Moved the source code from self-hosted Subversion to GitHub.
1.12.1 (2010-09-14)
A somewhat better error message for ezswitch -c newbranch when eazysvn is unable to understand the branch structure (LP#446369).
ezswitch -t tagname; ezswitch branchname switches to a branch named branchname instead of trying to switch to a tag named branchname (LP#617888, fix by Wolfgang Schnerring).
1.12.0 (2010-07-22)
Minor fixes to various options –help messages.
Don’t pass revision range to svn when using ezmerge --reintegrate. Patch by Michael Howitz <mh@gocept.com>.
New option: ezmerge --tag. Contributed by Michael Howitz <mh@gocept.com>.
1.11.0 (2009-05-26)
New option: ezmerge --reintegrate, passed straight to svn merge. Contributed by Wolfgang Schnerring <wosc@wosc.de>.
1.10.0 (2009-04-08)
Uses subprocess instead of os.popen2; no more deprecation warnings on Python 2.6.
1.9.0 (2008-08-08)
eazysvn tag accepts the -l (–list) option.
ezbranch and ezswitch accept the -t option.
New command: eazysvn branchpoint.
You can refer to tags in all commands that accept branch names; use a branch named “tags/tagname”. This works for all kinds of prefixes, e.g. “obsolete-branches/branchname” etc.
1.8.0 (2008-06-26)
Nice PyPI documentation page with a changelog.
New command: eazysvn tag.
eazysvn --version prints the version number.
1.7.0 (2008-06-11)
New command: eazysvn branchdiff.
1.6.1 (2007-12-12)
ezmerge accepts the -l (–list) option.
ezmerge branchname is short for ezmerge ALL branchname.
1.6.0 (2007-12-11)
ezmerge accepts the -d (–diff) option.
1.5.1 (2007-06-28)
ezrevert is short for eazysvn revert.
1.5 (2007-06-28)
New command: ezbranch, short for eazysvn branchurl.
1.5 (2007-06-28)
New command: ezbranch, short for eazysvn branchurl.
1.4.1 (2007-06-20)
Bugfix for eazysvn rmbranch.
1.4.0 (2007-06-11)
New command: eazysvn rmbranch.
New command: eazysvn mvbranch.
1.3.1 (2007-04-04)
Make ezmerge ALL trunk useful: merge changes from the branch point of the current branch, not from the start of trunk.
1.3 (2007-01-25)
New command: eazysvn revert.
1.2 (2007-01-16)
First setuptools-based release, thanks to Philipp von Weitershausen.

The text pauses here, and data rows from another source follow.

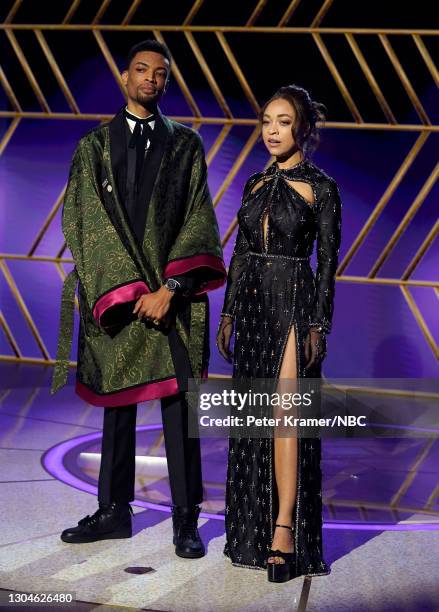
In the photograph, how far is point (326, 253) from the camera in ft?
9.90

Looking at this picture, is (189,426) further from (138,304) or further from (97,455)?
(97,455)

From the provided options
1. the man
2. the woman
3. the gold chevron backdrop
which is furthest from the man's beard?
the gold chevron backdrop

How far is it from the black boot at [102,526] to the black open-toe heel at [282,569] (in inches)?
22.6

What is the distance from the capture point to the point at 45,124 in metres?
6.61

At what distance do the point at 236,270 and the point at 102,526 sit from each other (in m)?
0.92

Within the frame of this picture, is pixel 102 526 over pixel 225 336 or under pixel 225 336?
under

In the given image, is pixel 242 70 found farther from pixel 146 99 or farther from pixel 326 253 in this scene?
pixel 326 253

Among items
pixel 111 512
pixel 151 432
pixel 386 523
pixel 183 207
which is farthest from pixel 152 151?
pixel 151 432

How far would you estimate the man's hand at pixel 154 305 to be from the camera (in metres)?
3.19

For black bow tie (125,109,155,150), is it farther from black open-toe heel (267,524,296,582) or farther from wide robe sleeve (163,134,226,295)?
black open-toe heel (267,524,296,582)

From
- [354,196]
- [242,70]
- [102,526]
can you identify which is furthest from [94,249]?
[242,70]

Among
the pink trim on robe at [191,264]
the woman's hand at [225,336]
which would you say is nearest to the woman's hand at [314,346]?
the woman's hand at [225,336]

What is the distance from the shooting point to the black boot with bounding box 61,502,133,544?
11.0 feet

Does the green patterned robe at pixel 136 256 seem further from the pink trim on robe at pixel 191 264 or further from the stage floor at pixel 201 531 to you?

New command: eazysvn with four subcommands: merge (same as the old ezmerge command), switch (same as the old ezswitch command), help and selftest.
1.1 (2007-01-12)
New command: ezswitch.
Changed ezmerge output format to be clearer.
ezmerge now accepts ‘rXXX’ as revision numbers.
ezmerge XXX:YYY treats the range as SVN-compatible
ezmerge XXX-YYY is the new syntax for user-friendly inclusive ranges
ezmerge ALL branchname figures out the appropriate revision numbers to merge all of the changes made in that branch.
ezmerge now accepts -n (–dry-run) option.
ezmerge now accepts -h (–help) and shows a help message.
1.0 (2006-08-23)
The original ezmerge.py by Philipp von Weitershausen.
Some of the dates before version 1.7.0 may be approximate, and the changes misattributed to the wrong revision.
Licencing and source code
Eazysvn is licenced under the GNU General Public Licence version 2 or later.
You can get the latest source code with
git clone git://github.com/mgedmin/eazysvn.git
Eazysvn began life as Philipp von Weitershausen’s ezmerge.py. Then Marius Gedminas took over, created a home page, and started adding random features.
Bugs
Report bugs at https://github.com/mgedmin/eazysvn/issues
Wishlist/Todo
ezmerge should accept a comma-separated list of revisions (1,2,4-6,9).
There should be eazysvn rmtag and eazysvn mvtag.
eazysvn help cmd should be the same as eazysvn cmd --help and not an error.
eazysvn -n cmd should be the same as eazysvn cmd -n and not an error.
eazysvn should do an svn ls to discover the branching scheme in use (‘branch’ or the more traditional ‘branches’).